Bugün size ülkemizin eşsiz değerdeki hazinelerinden birinin nasıl talan edildiğini ve yetkililerin buna niçin göz yumduklarını anlatacağım.
Önce hazinenin bulunduğu yeri anlatayım:
Manisa’nın güneydoğusundaki bir geç (Pleyistosen) volkanik alanının tam ortasında, doğası ve konuksever insanlarıyla çok güzel bir ilçemiz bulunuyor: Kula…
İlçe çok şanslı…
Zira M.Ö. 1’inci yüzyılın ilk çeyreğinden bu yana “Yanık Ülke” olarak bilinen Kula’daki alan, tarihte sönmüş bir volkan olarak kayıtlara geçen ilk bölgeyi oluşturuyor. Bu özelliği nedeniyle 19’uncu yüzyıla kadar buralara gelen tüm jeologların bölgeyi dolaştıkları ve çeşitli yorumlarda bulundukları
biliniyor.
* * *
Kula’daki volkanik morfolojinin büyüleyici güzelliği, UNESCO tarafından 4 yıl önce “Türkiye’nin ilk ve tek jeoparkı” ilan edilerek taçlandırılıyor. Kula’nın böylece kazandığı popülarite, ne yazık ki bir acı gerçeğin de gün yüzüne çıkmasına neden oluyor.
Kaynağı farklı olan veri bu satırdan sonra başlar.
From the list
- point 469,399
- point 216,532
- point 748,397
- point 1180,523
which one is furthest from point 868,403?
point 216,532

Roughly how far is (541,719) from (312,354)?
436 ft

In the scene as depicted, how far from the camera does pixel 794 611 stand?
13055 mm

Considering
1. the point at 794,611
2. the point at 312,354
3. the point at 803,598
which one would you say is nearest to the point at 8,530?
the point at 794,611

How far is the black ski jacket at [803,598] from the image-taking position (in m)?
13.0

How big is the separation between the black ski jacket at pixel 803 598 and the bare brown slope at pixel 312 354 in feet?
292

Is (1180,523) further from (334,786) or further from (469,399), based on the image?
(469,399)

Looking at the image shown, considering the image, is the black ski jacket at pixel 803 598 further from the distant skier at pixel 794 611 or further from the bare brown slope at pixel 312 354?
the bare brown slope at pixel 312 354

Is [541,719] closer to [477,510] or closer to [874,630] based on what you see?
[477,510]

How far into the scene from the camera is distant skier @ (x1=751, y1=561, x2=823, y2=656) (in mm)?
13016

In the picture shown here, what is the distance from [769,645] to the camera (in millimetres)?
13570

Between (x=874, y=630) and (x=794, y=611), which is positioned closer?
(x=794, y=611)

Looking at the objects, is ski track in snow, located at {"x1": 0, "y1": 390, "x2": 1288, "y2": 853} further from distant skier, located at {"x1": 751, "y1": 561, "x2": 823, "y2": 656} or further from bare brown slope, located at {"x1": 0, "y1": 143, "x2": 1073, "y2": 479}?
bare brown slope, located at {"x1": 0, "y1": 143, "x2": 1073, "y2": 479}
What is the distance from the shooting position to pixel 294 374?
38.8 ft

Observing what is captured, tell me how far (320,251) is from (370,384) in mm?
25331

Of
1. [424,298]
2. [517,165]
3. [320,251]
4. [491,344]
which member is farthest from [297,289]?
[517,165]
Dünyaca saygın bilim insanımız Prof. Celal Şengör ve Nalan Lom’un “Nature” dergisinde dün yayımlanan kısa yazılarına göre; paha biçilmez bir hazine değerindeki volkan konisi, 90’lı yılların başından bu yana, mıcır üretimi için taş ocağı olarak kullanılıyor!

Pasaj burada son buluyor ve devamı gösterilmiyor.